Another of my favorites was the patron who asked the librarian to please make a phone call for her and when she called, she reached Sexy Connections, where a person “can meet their soulmate or just have a good time!” To make matters even worse, the volume on the phone was so high that the whole library heard who the librarian had called. Another favorite was when a patron approached the librarian with a photo she had taken of a man’s “back side”. When the librarian asked if the man had mooned her, the woman replied, “No, he just had plumber’s crack. Big time, wouldn’t you say? Anyway, I didn’t want to have to be the one to tell him. I’m erasing this picture right now. You see me erasing it, right?

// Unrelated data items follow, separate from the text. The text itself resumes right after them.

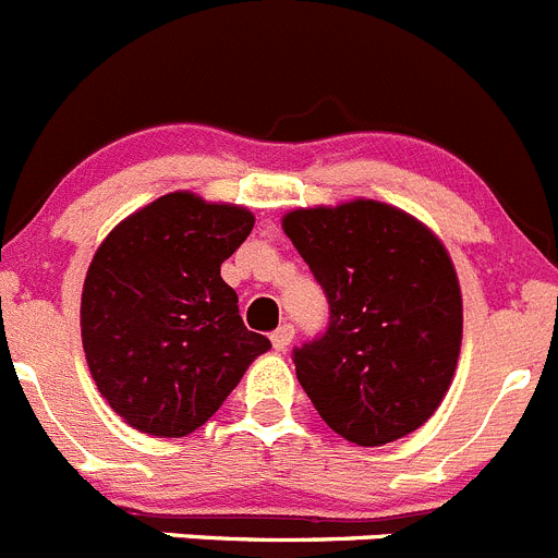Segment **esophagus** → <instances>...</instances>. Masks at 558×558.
<instances>
[{
    "mask_svg": "<svg viewBox=\"0 0 558 558\" xmlns=\"http://www.w3.org/2000/svg\"><path fill=\"white\" fill-rule=\"evenodd\" d=\"M291 341H294V327L291 325H280L278 330L272 332V347L278 352H283Z\"/></svg>",
    "mask_w": 558,
    "mask_h": 558,
    "instance_id": "obj_1",
    "label": "esophagus"
}]
</instances>
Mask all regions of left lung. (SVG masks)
Here are the masks:
<instances>
[{
	"instance_id": "1",
	"label": "left lung",
	"mask_w": 558,
	"mask_h": 558,
	"mask_svg": "<svg viewBox=\"0 0 558 558\" xmlns=\"http://www.w3.org/2000/svg\"><path fill=\"white\" fill-rule=\"evenodd\" d=\"M283 233L330 303L296 379L350 444L385 446L435 415L462 347V291L449 250L390 203L355 197L286 211Z\"/></svg>"
}]
</instances>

I’m not a pervert!” While I have yet to be mooned or asked to call an adult hook up line, I already know to not say, “That will NEVER happen to me!”
I joked with my co-worker that we should keep a list of everything funny and unusual that happens to us and post to a blog. She said, “We don’t need to as it’s already been done!” Sherridan’s blog is www.Iworkatapubliclibrary.com but there are several others including http://lovetheliberry.blogspot.com.
Even if you do not work in a public library, I encourage you to read this book if you like reading short, funny conversations. And if you do work in a public library then you may feel the joys and pain of Sheridan’s I Work at a Public Library! If you are a library worker, past or present, why don’t you leave us a favorite story in the comments section?